Low baseline vitamin D levels increase the risk of bone metastases among females with breast cancer - Hospital based cohort study
Cancer Epidemiol. 2023 May 4;85:102374. doi: 10.1016/j.canep.2023.102374
Rehab F Mohamed 1, Dina B S Barakat 2, Samir Eid 2, Dalia T Kamal 3, Maha S Elnaggar 2
Background: Serum vitamin D (Vit-D) has been linked to the development of breast cancer (BC); however, their effect on pathological features and outcomes is undetermined. The purpose of this study was to examine the prognostic significance of baseline Vit-D levels and their effect on clinical outcomes.
Methods: We evaluated baseline serum Vit-D levels and baseline clinic-pathological features of female patients with non-metastatic BC between October 2018 and December 2019. A low Vit-D level was described as less than 30 nanogram per liter (ng/l). Patients were observed for a median of 24 months. To evaluate relationships between qualitative variables, the chi-square test was used. The Kaplan-Meier technique was used for survival analysis, and the log-rank test was used to compare the two survival curves.

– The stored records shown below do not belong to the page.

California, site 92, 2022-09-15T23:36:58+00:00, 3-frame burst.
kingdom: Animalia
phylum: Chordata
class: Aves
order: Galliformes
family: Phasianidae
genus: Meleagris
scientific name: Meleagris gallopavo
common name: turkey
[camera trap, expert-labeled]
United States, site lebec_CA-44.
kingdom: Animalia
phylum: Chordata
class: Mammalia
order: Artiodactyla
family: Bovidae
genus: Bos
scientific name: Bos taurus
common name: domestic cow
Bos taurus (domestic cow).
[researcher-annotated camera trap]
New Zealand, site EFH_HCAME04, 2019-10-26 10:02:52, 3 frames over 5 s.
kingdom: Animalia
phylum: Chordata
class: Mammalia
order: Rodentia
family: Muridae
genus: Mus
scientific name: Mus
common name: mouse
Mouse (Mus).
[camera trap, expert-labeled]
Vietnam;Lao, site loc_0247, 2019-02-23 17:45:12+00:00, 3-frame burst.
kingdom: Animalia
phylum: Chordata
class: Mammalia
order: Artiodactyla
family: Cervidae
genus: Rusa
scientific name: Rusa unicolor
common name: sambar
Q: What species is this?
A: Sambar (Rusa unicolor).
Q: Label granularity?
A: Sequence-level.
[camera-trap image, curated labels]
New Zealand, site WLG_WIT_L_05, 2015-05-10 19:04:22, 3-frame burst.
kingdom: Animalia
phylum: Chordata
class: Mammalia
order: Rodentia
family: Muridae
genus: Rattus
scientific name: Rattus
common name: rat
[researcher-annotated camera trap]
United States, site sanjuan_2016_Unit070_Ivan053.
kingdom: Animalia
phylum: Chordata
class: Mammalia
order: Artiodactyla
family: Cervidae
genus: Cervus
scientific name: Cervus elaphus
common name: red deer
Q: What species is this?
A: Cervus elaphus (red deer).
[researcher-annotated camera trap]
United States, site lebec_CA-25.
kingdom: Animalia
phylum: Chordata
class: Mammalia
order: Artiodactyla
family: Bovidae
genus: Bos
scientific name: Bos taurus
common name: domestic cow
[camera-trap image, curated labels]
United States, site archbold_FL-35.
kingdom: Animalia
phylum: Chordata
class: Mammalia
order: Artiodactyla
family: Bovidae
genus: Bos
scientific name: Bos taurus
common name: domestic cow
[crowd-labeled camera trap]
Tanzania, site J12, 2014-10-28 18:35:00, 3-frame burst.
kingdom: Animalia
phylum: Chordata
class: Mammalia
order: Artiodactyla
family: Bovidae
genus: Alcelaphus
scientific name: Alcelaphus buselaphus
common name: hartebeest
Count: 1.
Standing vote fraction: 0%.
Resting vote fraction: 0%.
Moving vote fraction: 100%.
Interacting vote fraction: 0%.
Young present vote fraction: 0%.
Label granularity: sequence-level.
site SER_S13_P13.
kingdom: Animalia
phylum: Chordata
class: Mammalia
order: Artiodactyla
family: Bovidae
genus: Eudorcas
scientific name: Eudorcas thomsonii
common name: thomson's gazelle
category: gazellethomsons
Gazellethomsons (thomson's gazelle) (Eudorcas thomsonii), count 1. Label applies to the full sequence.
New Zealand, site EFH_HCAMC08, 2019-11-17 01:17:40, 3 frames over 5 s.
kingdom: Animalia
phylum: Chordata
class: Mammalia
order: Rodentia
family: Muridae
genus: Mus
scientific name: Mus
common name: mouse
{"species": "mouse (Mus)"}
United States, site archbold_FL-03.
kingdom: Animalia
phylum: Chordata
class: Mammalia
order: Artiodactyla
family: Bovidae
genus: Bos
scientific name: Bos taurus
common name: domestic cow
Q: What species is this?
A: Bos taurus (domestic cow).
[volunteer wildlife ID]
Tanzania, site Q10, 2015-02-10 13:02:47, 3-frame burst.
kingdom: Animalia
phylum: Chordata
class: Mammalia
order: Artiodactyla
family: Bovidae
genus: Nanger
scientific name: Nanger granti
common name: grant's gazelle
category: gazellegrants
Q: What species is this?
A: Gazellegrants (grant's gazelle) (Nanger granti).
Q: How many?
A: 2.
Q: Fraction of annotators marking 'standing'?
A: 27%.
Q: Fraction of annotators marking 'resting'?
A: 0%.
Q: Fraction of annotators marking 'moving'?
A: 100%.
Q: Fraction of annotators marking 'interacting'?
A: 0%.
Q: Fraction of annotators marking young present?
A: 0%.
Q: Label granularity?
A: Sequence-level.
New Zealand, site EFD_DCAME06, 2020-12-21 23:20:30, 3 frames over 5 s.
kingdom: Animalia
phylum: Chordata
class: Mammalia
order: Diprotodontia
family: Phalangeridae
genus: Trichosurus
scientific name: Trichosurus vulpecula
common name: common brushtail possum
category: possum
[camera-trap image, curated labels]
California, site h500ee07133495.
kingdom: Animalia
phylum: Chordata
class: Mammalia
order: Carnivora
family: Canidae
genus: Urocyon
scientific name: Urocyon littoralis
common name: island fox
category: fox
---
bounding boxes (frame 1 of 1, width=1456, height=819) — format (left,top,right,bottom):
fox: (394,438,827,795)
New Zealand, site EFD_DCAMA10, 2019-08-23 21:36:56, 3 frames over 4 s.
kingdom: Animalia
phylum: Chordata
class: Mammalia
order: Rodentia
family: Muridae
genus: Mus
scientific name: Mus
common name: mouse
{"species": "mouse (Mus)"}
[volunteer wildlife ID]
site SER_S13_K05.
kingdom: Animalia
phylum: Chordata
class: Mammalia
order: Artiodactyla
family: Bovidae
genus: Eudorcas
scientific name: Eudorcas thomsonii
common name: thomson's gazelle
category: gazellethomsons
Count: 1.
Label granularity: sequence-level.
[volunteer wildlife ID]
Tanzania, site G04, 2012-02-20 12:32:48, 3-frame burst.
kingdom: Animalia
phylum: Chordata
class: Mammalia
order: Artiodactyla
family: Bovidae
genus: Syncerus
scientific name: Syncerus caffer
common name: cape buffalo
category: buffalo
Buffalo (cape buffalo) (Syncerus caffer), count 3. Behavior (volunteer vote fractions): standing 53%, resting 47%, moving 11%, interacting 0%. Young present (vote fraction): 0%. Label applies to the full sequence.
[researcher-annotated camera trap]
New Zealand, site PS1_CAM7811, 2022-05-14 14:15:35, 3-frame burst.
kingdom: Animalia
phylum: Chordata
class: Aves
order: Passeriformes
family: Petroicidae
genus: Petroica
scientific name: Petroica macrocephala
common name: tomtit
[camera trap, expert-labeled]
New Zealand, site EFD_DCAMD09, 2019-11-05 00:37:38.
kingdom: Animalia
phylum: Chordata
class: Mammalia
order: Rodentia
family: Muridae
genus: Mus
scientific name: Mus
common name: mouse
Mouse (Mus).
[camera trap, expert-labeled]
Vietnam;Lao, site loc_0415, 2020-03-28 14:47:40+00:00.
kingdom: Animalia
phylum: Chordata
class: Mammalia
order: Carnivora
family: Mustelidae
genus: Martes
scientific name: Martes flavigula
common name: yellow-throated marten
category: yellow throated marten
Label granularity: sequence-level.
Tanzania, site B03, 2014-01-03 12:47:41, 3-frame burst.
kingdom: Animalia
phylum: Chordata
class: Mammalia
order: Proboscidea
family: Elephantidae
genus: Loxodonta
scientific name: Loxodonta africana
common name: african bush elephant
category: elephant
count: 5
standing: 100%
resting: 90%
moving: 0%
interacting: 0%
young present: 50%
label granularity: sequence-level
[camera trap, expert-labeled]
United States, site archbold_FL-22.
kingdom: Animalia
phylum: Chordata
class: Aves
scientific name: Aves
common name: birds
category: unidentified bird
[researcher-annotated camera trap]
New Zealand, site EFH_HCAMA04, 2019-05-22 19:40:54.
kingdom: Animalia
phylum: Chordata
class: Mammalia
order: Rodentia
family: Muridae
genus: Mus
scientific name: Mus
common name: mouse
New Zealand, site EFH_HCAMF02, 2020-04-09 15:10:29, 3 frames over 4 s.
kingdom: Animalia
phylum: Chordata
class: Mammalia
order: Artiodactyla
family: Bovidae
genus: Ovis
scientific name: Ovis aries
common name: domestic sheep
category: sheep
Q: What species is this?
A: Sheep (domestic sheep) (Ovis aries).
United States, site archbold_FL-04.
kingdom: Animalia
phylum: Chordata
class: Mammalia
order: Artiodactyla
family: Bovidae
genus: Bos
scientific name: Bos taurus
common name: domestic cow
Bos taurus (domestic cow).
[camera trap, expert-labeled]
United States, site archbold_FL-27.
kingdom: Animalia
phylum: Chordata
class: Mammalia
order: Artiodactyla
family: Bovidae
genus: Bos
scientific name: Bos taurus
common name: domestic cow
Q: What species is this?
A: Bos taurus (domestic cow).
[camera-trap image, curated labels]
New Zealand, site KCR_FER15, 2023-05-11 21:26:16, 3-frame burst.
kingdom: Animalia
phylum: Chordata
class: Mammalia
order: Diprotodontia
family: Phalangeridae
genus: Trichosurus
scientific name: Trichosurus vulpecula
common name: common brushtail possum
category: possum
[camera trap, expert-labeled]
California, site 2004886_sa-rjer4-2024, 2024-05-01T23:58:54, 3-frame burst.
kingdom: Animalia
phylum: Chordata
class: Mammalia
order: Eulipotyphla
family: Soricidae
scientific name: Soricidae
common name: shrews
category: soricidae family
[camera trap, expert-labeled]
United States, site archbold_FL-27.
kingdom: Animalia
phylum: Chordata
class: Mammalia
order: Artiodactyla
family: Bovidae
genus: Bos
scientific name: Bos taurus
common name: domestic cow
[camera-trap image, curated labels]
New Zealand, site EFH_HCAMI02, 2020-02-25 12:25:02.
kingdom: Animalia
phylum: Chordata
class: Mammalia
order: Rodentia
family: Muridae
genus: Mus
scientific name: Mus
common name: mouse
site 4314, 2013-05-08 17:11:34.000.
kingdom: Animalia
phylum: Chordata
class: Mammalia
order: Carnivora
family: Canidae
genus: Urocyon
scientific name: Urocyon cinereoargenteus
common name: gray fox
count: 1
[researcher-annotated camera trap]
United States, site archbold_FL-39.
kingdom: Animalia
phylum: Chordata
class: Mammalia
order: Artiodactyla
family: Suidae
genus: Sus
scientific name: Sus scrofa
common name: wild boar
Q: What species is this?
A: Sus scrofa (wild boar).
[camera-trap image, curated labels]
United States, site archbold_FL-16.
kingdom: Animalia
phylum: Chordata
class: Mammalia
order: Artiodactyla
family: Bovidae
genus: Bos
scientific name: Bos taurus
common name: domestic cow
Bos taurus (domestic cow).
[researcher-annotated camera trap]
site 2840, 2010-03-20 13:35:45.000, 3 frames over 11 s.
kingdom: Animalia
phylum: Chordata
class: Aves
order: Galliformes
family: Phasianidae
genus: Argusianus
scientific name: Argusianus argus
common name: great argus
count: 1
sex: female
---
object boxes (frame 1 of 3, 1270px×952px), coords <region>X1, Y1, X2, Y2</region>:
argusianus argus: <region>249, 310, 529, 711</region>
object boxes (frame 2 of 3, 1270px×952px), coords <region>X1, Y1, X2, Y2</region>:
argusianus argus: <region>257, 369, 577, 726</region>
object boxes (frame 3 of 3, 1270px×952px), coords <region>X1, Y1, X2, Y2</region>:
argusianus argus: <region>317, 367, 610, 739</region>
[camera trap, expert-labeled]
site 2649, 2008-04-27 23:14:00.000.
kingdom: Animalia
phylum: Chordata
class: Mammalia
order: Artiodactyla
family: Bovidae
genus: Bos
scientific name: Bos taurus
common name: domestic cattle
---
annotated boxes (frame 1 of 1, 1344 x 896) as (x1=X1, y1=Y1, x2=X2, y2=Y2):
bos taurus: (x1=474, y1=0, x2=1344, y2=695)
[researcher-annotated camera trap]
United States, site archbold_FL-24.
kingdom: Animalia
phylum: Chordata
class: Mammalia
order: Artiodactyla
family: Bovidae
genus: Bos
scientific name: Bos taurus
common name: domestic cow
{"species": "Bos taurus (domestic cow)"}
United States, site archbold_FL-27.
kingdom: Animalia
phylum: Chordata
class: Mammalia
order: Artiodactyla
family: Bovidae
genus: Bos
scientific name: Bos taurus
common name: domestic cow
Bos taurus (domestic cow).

Correlation analysis was also used to examine the link between Vit-D levels and clinical outcomes.
Results: The eligibility criteria were fulfilled by 221 patients. The median age of onset was (50.7). The median Vit-D level was (23.1 ng/l) with a range of (4-46 ng/l). Approximately half of the patients (56.5%) had Vit-D levels < 30 ng/l, with HER2 positive and triple negative (TNBC) patients having a greater proportion of low Vit-D levels (p = <0.001). Patients with low baseline Vit-D levels had a larger tumor size, more positive lymph nodes, and were diagnosed at a later stage.
Following follow-up, Vit-D deficiency was associated with a significantly increased risk of bone metastases (HR 3.37, 95% CI 1.32-8.59, p = 0.006), and Vit-D levels were significantly correlated with disease-free survival (DFS) and overall survival (OS) (r = 0.850, r = 0.573, p < 0.00, p < 0.001, respectively).
Conclusions: Low serum Vit-D is associated with advanced stage and adverse characteristics. It is more prevalent in HER-2 positive and TNBC patients; it increases the chance of bone metastases, and has a significant correlation with DFS and OS.